The line with "Colorful candies lay", the line with "Ski patrol members", and all lines between them in the material below: return these exactly, and no others.

*** The data ***

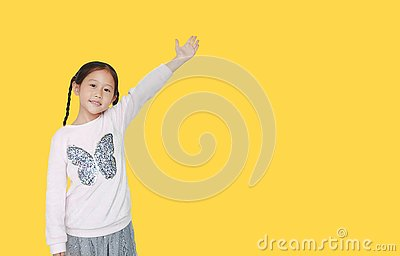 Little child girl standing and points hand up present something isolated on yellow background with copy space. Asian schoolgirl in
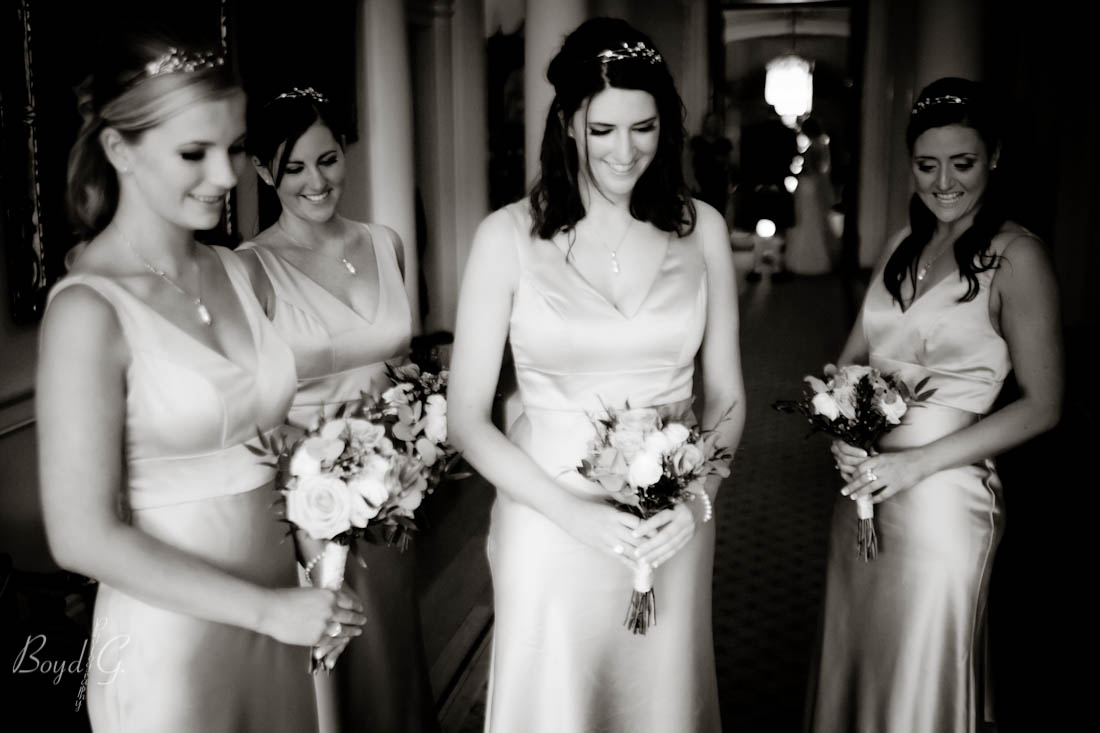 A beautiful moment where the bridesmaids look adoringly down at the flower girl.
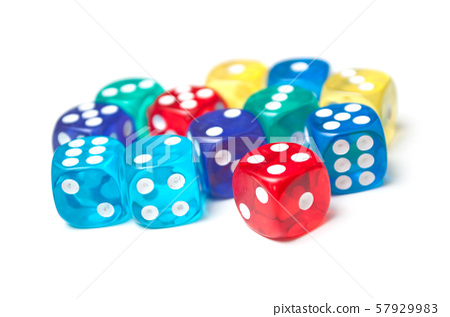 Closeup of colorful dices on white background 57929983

*** End of The data ***
*** The data ***

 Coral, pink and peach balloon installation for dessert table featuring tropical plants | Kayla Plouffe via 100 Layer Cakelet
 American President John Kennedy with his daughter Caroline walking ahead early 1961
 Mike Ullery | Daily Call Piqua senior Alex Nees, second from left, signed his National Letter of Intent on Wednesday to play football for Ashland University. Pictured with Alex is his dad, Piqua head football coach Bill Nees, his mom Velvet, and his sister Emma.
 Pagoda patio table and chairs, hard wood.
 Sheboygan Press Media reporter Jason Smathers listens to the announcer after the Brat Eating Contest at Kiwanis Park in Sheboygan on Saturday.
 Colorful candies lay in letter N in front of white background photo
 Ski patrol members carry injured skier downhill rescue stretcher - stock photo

*** End of The data ***

#### [Answer to this task]
 Colorful candies lay in letter N in front of white background photo
 Ski patrol members carry injured skier downhill rescue stretcher - stock photo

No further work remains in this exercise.